Parameterized datatypes represent multiple logical interpretations of the underlying physical data, where each parameterized interpretation is a distinct datatype in its own right.

arrow datatype description kdb+ representation
fixed_size_binary (byte_width) fixed-size binary: each value occupies the same number of bytes mixed list of 4h
timestamp (time_unit) exact timestamp encoded with int64_t (as number of seconds, milliseconds, microseconds or nanoseconds since Unix epoch) 12h (with automatic epoch offsetting and TimeUnit scaling)
time32 (time_unit) time as signed 32-bit integer, representing either seconds or milliseconds since midnight 19h (with automatic TimeUnit scaling)
time64 (time_unit) time as signed 64-bit integer, representing either microseconds or nanoseconds since midnight 16h (with automatic TimeUnit scaling)
duration (time_unit) measure of elapsed time in either seconds, milliseconds, microseconds or nanoseconds 16h (with automatic TimeUnit scaling)
decimal128 (precision, scale) precision- and scale-based signed 128-bit integer in twos complement mixed list of 4h (each of length 16)

Nested

Nested datatypes define higher-level groupings of either the child datatypes or its constituent fields. (A field specifies its datatype and the field’s name.)

arrow datatype description kdb+ representation
list (datatype_id) list datatype specified in terms of its child datatype mixed list for the parent list array containing a set of sublists (of type determined by the child datatype), one for each of the list value sets
large_list (datatype_id) large list datatype specified in terms of its child datatype mixed list for the parent list array containing a set of sublists (of type determined by the child datatype), one for each of the list value sets
fixed_size_list (datatype_id, list_size) fixed size list datatype specified in terms of its child datatype and the fixed size of each of the child lists same as variable-length lists, except each of the sublists must be of length equal to the list_size
map (key_datatype_id, item_datatype_id) map datatype specified in terms of its key and item child datatypes mixed list for the parent map array, with a dictionary for each map value set
struct (field_ids) struct datatype specified in terms of a list of its constituent child field identifiers mixed list for the parent struct array, containing child lists for each field in the struct
dictionary (value_datatype_id, index_datatype_id) a dictionary datatype specified in terms of its value and index datatypes, similar to pandas categorical two-item mixed list: values and indexes lists
sparse_union (field_ids) union datatype specified in terms of a list of its constituent child field identifiers similar to a struct array except the mixed list has an additional type_id array (5h) at the start which identifies the live field in each union value set
dense_union (field_ids) union datatype specified in terms of a list of its constituent child field identifiers similar to a struct array except the mixed list has an additional type_id array (5h) at the start which identifies the live field in each union value set

Inferred

You can have arrowkbd infer a suitable Arrow datatype from the type of a kdb+ list. Similarly, Arrow schemas can be inferred from a kdb+ table.
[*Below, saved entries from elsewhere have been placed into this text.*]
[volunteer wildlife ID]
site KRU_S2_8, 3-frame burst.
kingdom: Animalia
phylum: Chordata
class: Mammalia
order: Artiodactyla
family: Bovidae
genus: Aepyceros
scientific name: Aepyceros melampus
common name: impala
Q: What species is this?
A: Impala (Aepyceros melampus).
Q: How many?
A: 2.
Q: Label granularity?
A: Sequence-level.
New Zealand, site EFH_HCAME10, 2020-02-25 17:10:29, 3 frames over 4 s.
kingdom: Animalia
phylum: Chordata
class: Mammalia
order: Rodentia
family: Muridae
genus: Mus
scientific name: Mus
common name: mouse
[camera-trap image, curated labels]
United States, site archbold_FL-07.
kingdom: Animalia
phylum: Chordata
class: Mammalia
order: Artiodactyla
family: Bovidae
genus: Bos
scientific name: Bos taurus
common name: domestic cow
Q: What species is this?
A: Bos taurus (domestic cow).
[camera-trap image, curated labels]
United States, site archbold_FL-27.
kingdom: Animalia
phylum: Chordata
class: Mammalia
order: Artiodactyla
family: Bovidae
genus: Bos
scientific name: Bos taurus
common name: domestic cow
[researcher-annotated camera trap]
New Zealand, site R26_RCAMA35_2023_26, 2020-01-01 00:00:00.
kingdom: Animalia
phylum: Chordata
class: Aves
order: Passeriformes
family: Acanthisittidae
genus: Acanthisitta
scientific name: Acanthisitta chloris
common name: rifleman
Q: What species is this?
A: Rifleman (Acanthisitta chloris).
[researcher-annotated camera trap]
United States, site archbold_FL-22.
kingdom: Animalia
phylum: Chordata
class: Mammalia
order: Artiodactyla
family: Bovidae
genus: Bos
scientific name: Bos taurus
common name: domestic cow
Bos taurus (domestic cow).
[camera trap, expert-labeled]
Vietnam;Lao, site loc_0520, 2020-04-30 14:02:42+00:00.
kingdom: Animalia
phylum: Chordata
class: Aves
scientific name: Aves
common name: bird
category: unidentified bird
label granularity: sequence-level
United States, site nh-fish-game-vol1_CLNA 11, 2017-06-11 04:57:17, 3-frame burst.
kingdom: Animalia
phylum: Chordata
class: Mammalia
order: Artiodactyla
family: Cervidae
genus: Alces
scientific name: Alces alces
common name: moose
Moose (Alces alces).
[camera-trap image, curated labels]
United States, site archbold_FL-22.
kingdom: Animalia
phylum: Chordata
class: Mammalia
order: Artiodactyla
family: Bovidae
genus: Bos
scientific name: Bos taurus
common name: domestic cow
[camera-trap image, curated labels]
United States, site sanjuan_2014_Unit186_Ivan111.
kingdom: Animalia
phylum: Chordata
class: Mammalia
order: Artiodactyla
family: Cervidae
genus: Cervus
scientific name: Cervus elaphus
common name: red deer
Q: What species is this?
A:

This approach is easier to use but supports only a subset of the Arrow datatypes and is considerably less flexible.

Infer Arrow datatypes if you are less familiar with Arrow or do not wish to use the more complex or nested Arrow datatypes.

kdb+ list type inferred Arrow datatype notes
1h boolean
2h fixed_size_binary (16) writing path only, reads as mixed list of 4h
4h int8
5h int16
6h int32
7h int64
8h float32
9h float64
10h int8 writing path only, reads as 4h
11h utf8 writing path only, reads as mixed list of 10h
12h timestamp (nano)
13h month_interval
14h date32
15h NA cast in q with `timestamp$
16h time64 (nano)
17h NA cast in q with `time$
18h NA cast in q with `time$
19h time32 (milli)
mixed list of 4h binary
mixed list of 10h utf8
The inference works only for trivial kdb+ lists containing simple datatypes

Only mixed lists of char arrays or byte arrays are supported, mapped to Arrow UTF8 and binary datatypes respectively. Other mixed list structures (e.g. those used by the nested arrow datatypes) cannot be interpreted – if required, create manually using the datatype constructors

Parquet datatype limitations

The Parquet file format is less fully featured compared to Arrow and consequently the Arrow/Parquet file writer currently does not support some datatypes or represents them using a different datatype:

Arrow datatype status as of apache-arrow-2.0.0
float16 unsupported
month_interval unsupported
day_time_interval unsupported
duration unsupported
large_utf8 unsupported
large_binary unsupported
sparse_union unsupported
dense_union unsupported
date64 mapped to date32 (days)
fixed_size_list mapped to list
dictionary categorical representation stored
uint32 Parquet v2.0 only, otherwise mapped to int64
timestamp(nano) Parquet v2.0 only, otherwise mapped to timestamp (milli)

Arrow fields

An Arrow field describes a column in the table and is composed of a datatype and a string field name.

Similar to the C++ Arrow library and PyArrow, arrowkdb exposes the Arrow field constructor to q. The field constructor takes the field name and its datatype identifier and returns an integer field identifier which can then be passed to other functions, e.g. when creating a schema.

Arrow schemas

An Arrow schema is built up from a list of fields and is used when working with table data. The datatype of each field in the schema determines the array data layout for that column in the table.

Similar to the C++ Arrow library and PyArrow, arrowkdb exposes the Arrow schema constructor to q. The schema constructor takes a list of field identifiers and will return an integer schema identifier which can then be passed to other functions, e.g. when writing Arrow or Parquet files.

If you are less familiar with Arrow or do not wish to use the more complex or nested Arrow datatypes, arrowkdb can infer the schema from a kdb+ table. Each column in the table is mapped to a field in the schema. The column’s name is used as the field name and the field’s datatype is inferred from the column’s kdb+ type.

Arrow tables

An Arrow table is composed from a schema and a mixed list of Arrow array data kdb+ objects:

  • The array data for each column in the table is then populated using a builder object specific to the field’s datatype
  • Similarly, datatype-specific reader objects are used to interpret and inspect the array data for each column in the table

The mixed list of Arrow array data kdb+ objects should be ordered in schema field number. Each kdb+ object representing one of the arrays must be structured according to the field's datatype. This required array data structure is detailed above for each of the datatypes.

Alternatively, separate APIs are provided where the Arrow table is created from a kdb+ table using an inferred schema.